## Kutipan Halaman

=-=-=-=-=

Sementara itu aktifitas sahabat dalam menjelaskan al-Qur’an maupun as-Sunnah atau menentukan hukum yang belum dijelaskan oleh nash dengan menggunakan akal juga dipandang sebagai aktifitas ijtihad. Mereka melakukannya sesuai dengan pengetahuan, pengalaman dan kecerdasan mereka yang didukung dengan integritas, kecintaan dan kesetiaan kepada agama yang dibawa oleh Nabi.[5]
Pada masa sahabat ini terdapat dua kategori ijtihad. Pertama, adalah masa dimana ijtihad dari sahabat masih dalam bimbingan dan pengawasan Nabi. Ijtihad yang salah akan mendapatkan pembetulan secara langsung dari beliau dan ijtihad yang dianggap benar akan mendapat pengukuhan dari beliau. Pengukuhan inilah yang pada akhirnya dikenal dengan sebutan sunnah taaqririyah. Ijtihad jenis ini seperti yang terjadi pada kasus dua orang sahabat yang menjalankan ibadah sholat tanpa wudhu dan hanya melakukan tayamum karena ketiadaan air. Tidak lama kemudian keduanya mendapatkan air. Seorang sahabat yang satu mengulangi sholatnya dan seorang sahabat lainnya tidak mengulanginya. Ketika mereka berdua bertemu dan mengadukan kejadian tersebut, Rasulullah lantas membenarkan keduanya. Kedua, ijtihad sahabat sepeninggal Nabi, pada masa ini ijtihad sahabat benar-benar berfungsi sebagai aktifitas penggalian hukum, bahkan dipandang sebagai sebuah kebutuhan yang harus dilaksanakan sebagai problem solving. Dengan dipelopori sahabat-sahabat besar seperti Abu bakar, Umar, Utsman, Ali dan tokoh-tokoh sahabat lainnya semangat  dan dinamika ijtihad semakin berkembang. Dengan bertambah luasnya daerah kekuasaan Islam, maka persoalan-persoalan hukumpun banyak bermunculan. Hal ini karena kaum muslilmin yang menjadi penduduk-penduduk baru itu telah mempunyai tata cara dan adat istiadat tersendiri sebelum memeluk Islam. Karena faktor inilah kemudian para sahabat merasa perlu untuk memberikan penjelasan dan penafsiran terhadap nash-nash hukum dan memberikan fatwa pada kasus-kasus tersebut.
Pada masa selanjutnya, yaitu masa tabi’in dan tabi’it tabi’in kegiatan ijtihad semakin besar dan berkembang. Pada masa ini mulai muncul aliran ra’yu dan aliran hadits. Para ulama tidak hanya sekedar berijtihad, tetapi pada masa ini mereka juga gencar melakukan kodifikasi atas hasil ijtihad mereka sehingga pada gilirannya masa ini disebut sebagai masa tadwin dan ulama mujtahidin. Periode ini berlangsung sejak awal abad kedua Hijriyah hingga pertengahan abad keempat Hijriyah.

=-=-=-=-=

## Data yang Diberikan
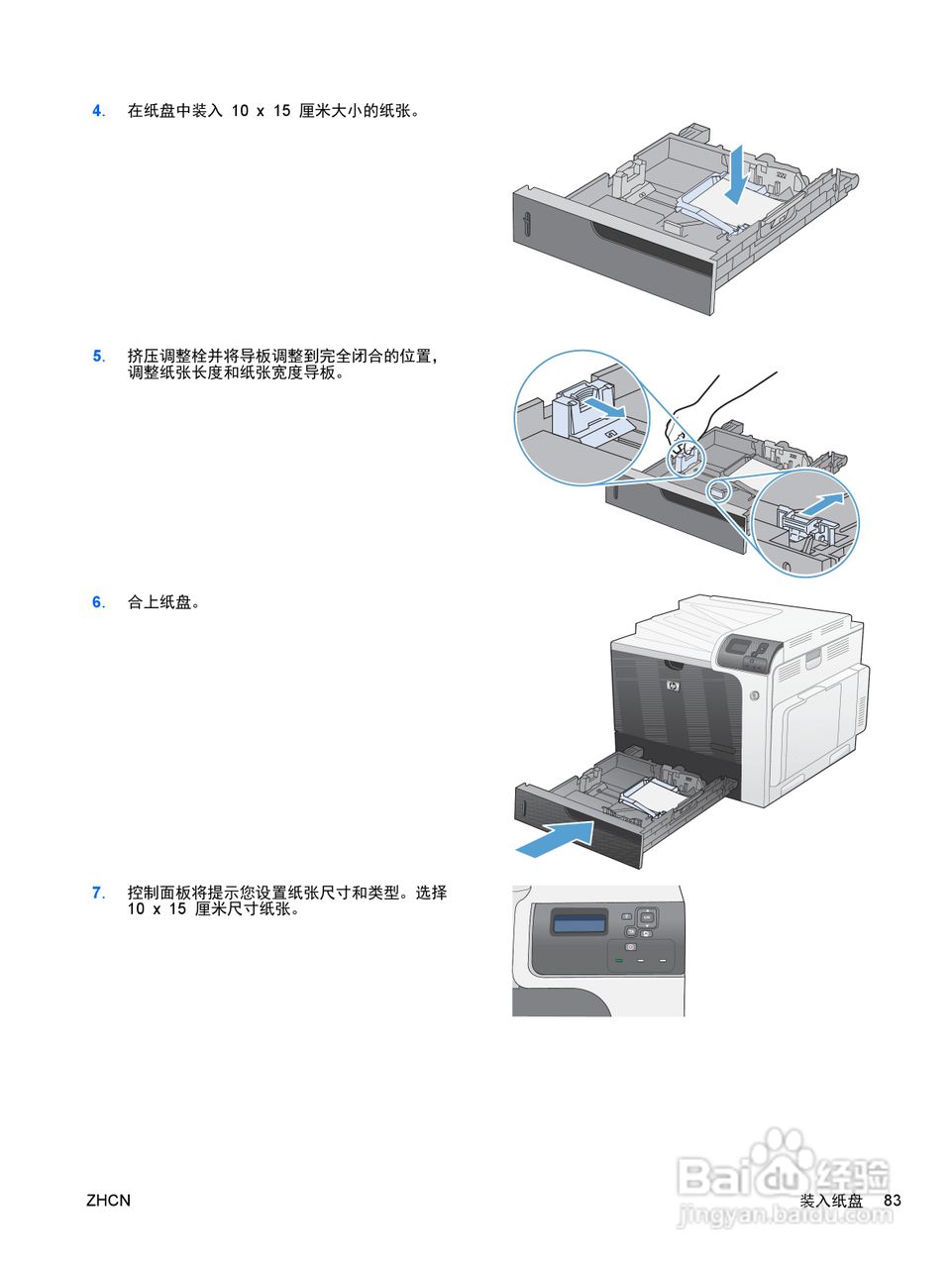 4. 在纸盘中装入 10 x 15 厘米大小的纸张。

5. 挤压调整栓并将导板调整到完全闭合的位置，调整纸张长度和纸张宽度导板。

6. 合上纸盘。

7. 控制面板将提示您设置纸张尺寸和类型。选择 10 x 15 厘米尺寸纸张。

ZHCN

装入纸盘 83

Baidu 经验
jingyan.baidu.com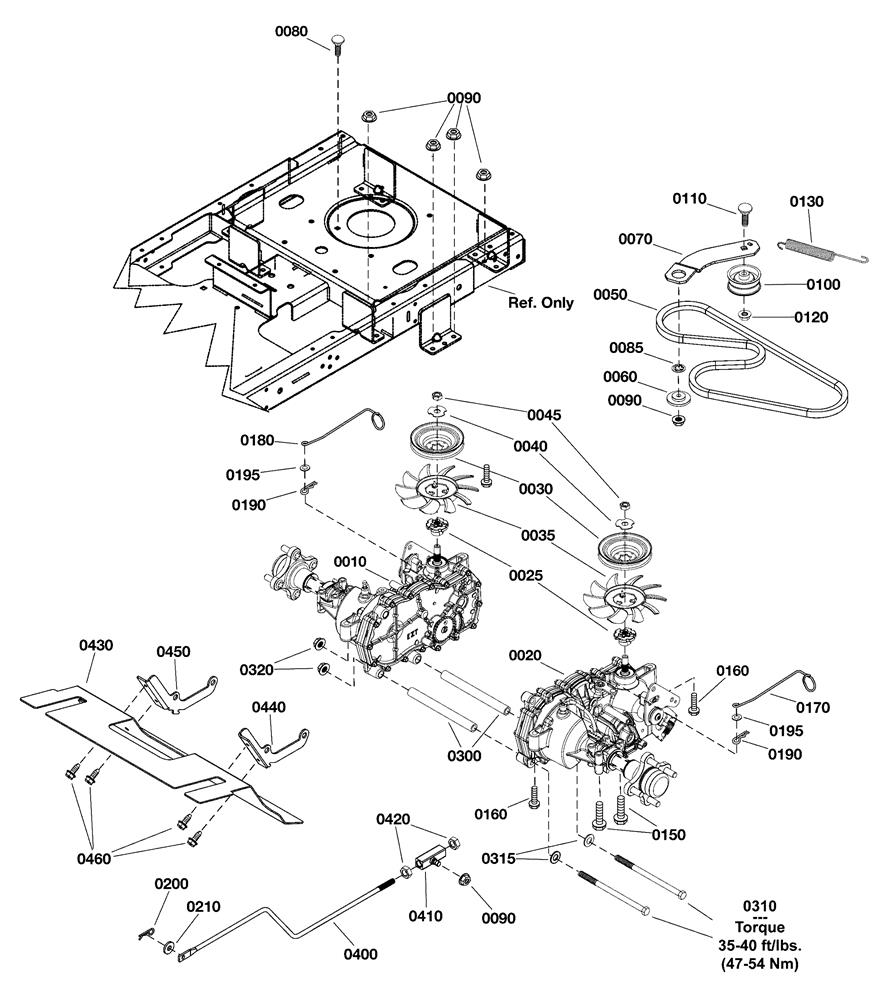 0080

0090

Ref. Only

0110

0130

0070

0100

0050

0120

0085

0060

0090

0045

0180

0040

0195

0030

0190

0035

0010

0025

0430

0450

0320

0020

0160

0170

0440

0195

0190

0300

0160

0150

0460

0420

0315

0200

0210

0410

0090

0400

0310
---
Torque
35-40 ft/lbs.
(47-54 Nm)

=-=-=-=-=

## Tugas Anda
**1)** Salin bagian dari kutipan tentang ijtihad, mulai dari "Pada masa selanjutnya, yaitu" dan berakhir pada "abad keempat Hijriyah.".
**2)** Menurut kutipan tentang ijtihad, sejak kapan hingga kapan periode masa tadwin dan ulama mujtahidin berlangsung?
**3)** Teruskan kutipan tentang ijtihad, dimulai setelah kalimat terakhirnya.

## Jawaban Berurutan
**1)**
Pada masa selanjutnya, yaitu masa tabi’in dan tabi’it tabi’in kegiatan ijtihad semakin besar dan berkembang. Pada masa ini mulai muncul aliran ra’yu dan aliran hadits. Para ulama tidak hanya sekedar berijtihad, tetapi pada masa ini mereka juga gencar melakukan kodifikasi atas hasil ijtihad mereka sehingga pada gilirannya masa ini disebut sebagai masa tadwin dan ulama mujtahidin. Periode ini berlangsung sejak awal abad kedua Hijriyah hingga pertengahan abad keempat Hijriyah.

**2)** Sejak awal abad kedua Hijriyah hingga pertengahan abad keempat Hijriyah.

**3)**
Sebagaimana deskripsi di atas, pasca wafatnya Rasulullah hingga pertengahan abad ke empat, ijtihad mengalami perkembangan yang begitu mengesankan. Ibarat pelita, ijtihad mampu menjadi penerang syariat Islam. Bak sebuah kunci, ia mampu membuka sekaligus menjawab berbagai macam persoalan zaman yang selalu berjalan dinamis. Dari sinilah kemudian muncul apa yang disebut dengan “TsarwaFiqhiyyah” (khazanah fiqih) dan pada puncaknya fiqih mengalami puncak kejayaannya pada sekitar abad empat Hijriyah.
Namun, setelah masa tersebut berlalu, kekuasaan Islam yang mulai terpecah belah ke dalam beberapa negara sedikit banyak mempengaruhi tradisi keilmuan. Aktivitas ijtihad mulai menampakkan kelesuan, melemahnya kebebasan berfikir, bekunya semangat dan terjadi dekadensi antusiasme keilmuan di bidang agama. Tidak hanya berhenti sampai di situ, pada masa ini benih-benih fanatisme bermazhab mulai menyebar, perdebatan kusir antar pengikut mazhab yang semakin memuncak ditambah lagi dengan merebaknya para hakim yang tidak memiliki kompetensi di bidangnya. Pada masa ini, Aktivitas keilmuan tak lebih dari sekedar kodifikasi terhadap pemikiran-pemikiran mujtahid terdahulu atau hanya sebatas melakukan resume dan komentar terhadap ulama-ulama pendahulu. Dari sinilah kemudian muncul seruan agar kaum muslimin konsisten untuk selalu berpegang teguh pada pendapat-pendapat mujtahid terdahulu sebagai salah satu langkah untuk melestarikan kemurnian fiqih. Mereka juga mendeklarasikan bahwa pintu ijtihad telah tertutup.
Dalam karya ushulnya, az-Zuhaili menilai bahwa tindakan menutup pintu ijtihad merupakan salah satu bentuk kebijakan yang bermuatan politis-temporal, atau sebagai langkah antisipatif terhadap munculnya produk-produk ijtihad yang ditelorkan oleh orang-orang yang bukan ahlinya. Dengan demikian ketika muatan-muatan maupun faktor-faktor itu telah tiada maka seharusnya kembali pada hukum semula, yaitu terbukanya pintu ijtihad. Menurutnya, klaim tertutupnya pintu ijtihad adalah klaim kosong yang berlangsung secara turun menurun dan tidak berlandaskan argumentasi syara’ maupun akal.
Terkait problem stagnasi ijtihad ini, Josep Schaht dalam An Introduction To Islamic Law, sebagaimana dikutip Abdus salam menyatakan bahwa alasan penutupan pintu ijtihad ini kemungkinan merupakan akibat tekanan-tekanan eksternal dan bukan karena faktor internal.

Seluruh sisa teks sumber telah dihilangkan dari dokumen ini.